Todas las constituciones democráticas contemporáneas se inspiran que, desconfiando de la concentración del poder en una sola instancia, aseguran la libertad mediante la división y contrapeso entre tres poderes diferentes: ejecutivo, legislativo y judicial. Pero no todas las constituciones son iguales, sino que en ellas tiende a predominar alguno de los poderes. El electorado es así un Paris que, en cada fase histórica, entrega la manzana a una u otra de las autoridades, según su percepción del mérito oportuno. El ejecutivo le promete, como Afrodita, cumplir los deseos del pueblo a través del héroe y su magnetismo personal. El legislativo propone, como Atenea, habilidad en la gestión de la ciudad y espíritu combativo en las deliberaciones. Y el judicial, como Hera, representa el apego a las normas recibidas y al sentido universalista del orden (por eso es un poder formalista, ritualista e incluso viste distinto).
Las democracias donde el poder ejecutivo surge directamente de las urnas, como Estados Unidos y Francia, marcan una fuerte impronta del gobierno personal y de lo que se ha denominado como la 'erótica del poder', reforzada por el márketing de las campañas. En cambio, las democracias orientadas por el régimen parlamentario tienen un jefe de Estado sólo ceremonial (rey o presidente); el jefe de Gobierno se debe a los diputados. Por tanto, en ellas predominan menos las personalidades que los partidos, sobre todo si, como en España (y en la autonomía o los ayuntamientos cántabros), los escaños se ocupan a partir de listas cerradas y bloqueadas. Por último, el poder judicial sólo es verdaderamente supremo en momentos de crisis y catarsis. De hecho, un excesivo protagonismo de los jueces indica una mala situación del país, que les obliga a intervenir en los problemas que deberían haberse resuelto en otros ámbitos. Cuando entra el juez, ha fallado la política.
Nuestra Constitución es parlamentaria y, por tanto, produce congénitamente un 'estado de partidos' como en Italia o Alemania, pero nuestras costumbres son presidencialistas por combinado influjo francoamericano y celtibérico, de modo que tendemos a dar primacía al poder ejecutivo. En consecuencia, aunque deberíamos esperar constitucionalmente que la manzana hubiese sido concedida en estos cuarenta años a Atenea, en realidad hemos oscilado entre Afrodita y Hera: hegemonía estadística de los egos de la Moncloa, puntuada con agudas crisis en que los togados saltaron a primer plano.

-- Tu tarea --
Repite sin cambios el trozo del texto sobre la división de poderes que empieza en "Nuestra Constitución es" y termina en "a primer plano.".

-- Información aportada --

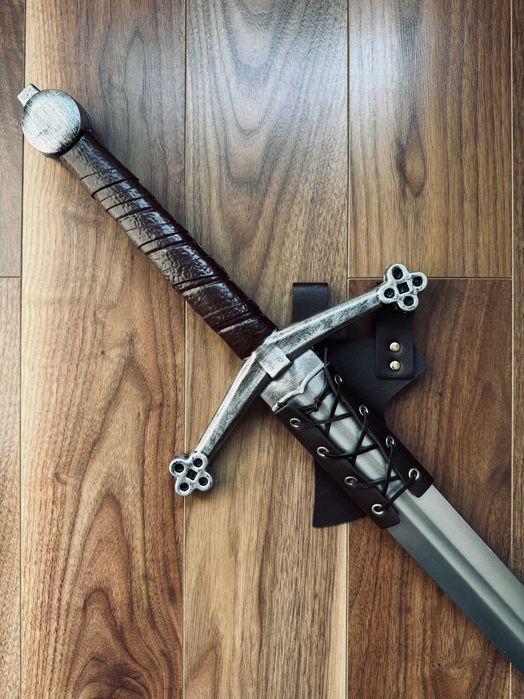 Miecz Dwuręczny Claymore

* * *

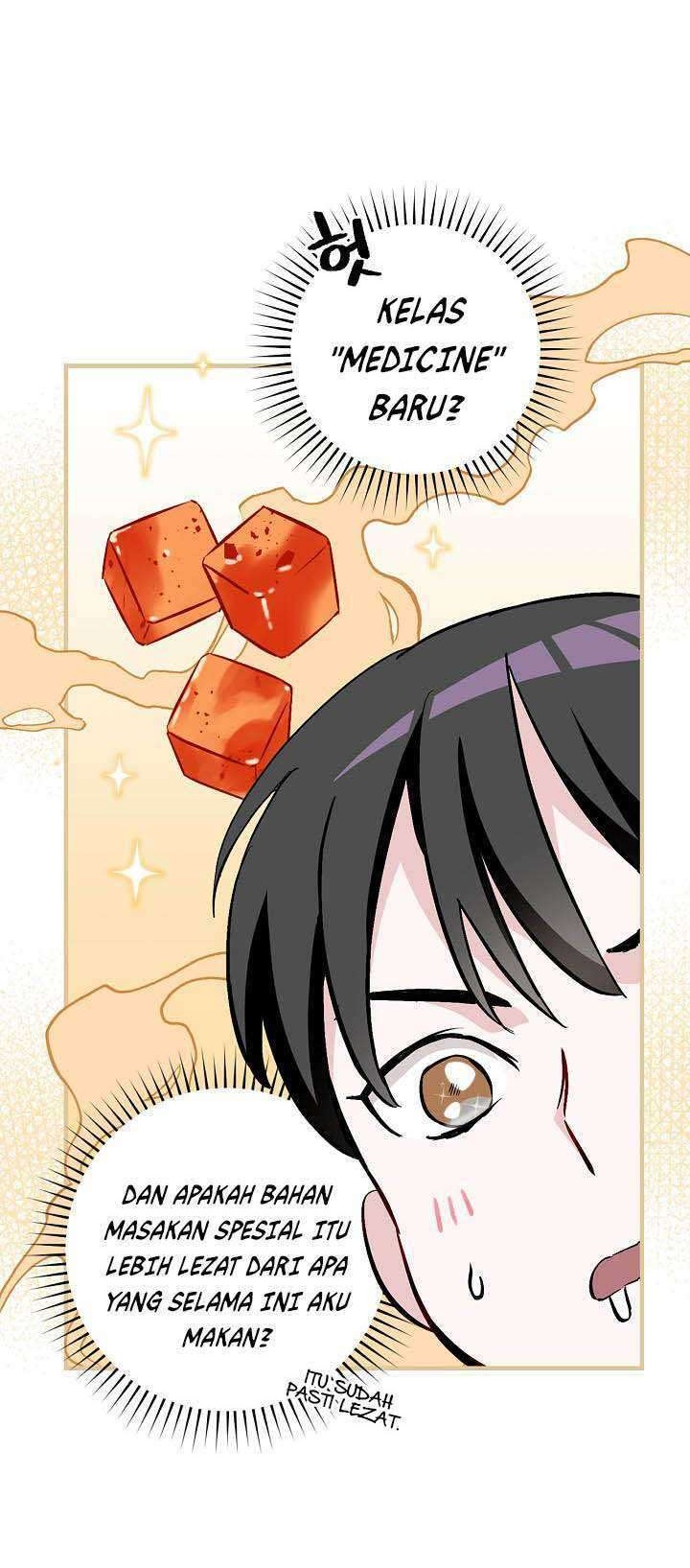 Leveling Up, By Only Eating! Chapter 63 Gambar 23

-- Problema resuelto --
Nuestra Constitución es parlamentaria y, por tanto, produce congénitamente un 'estado de partidos' como en Italia o Alemania, pero nuestras costumbres son presidencialistas por combinado influjo francoamericano y celtibérico, de modo que tendemos a dar primacía al poder ejecutivo. En consecuencia, aunque deberíamos esperar constitucionalmente que la manzana hubiese sido concedida en estos cuarenta años a Atenea, en realidad hemos oscilado entre Afrodita y Hera: hegemonía estadística de los egos de la Moncloa, puntuada con agudas crisis en que los togados saltaron a primer plano.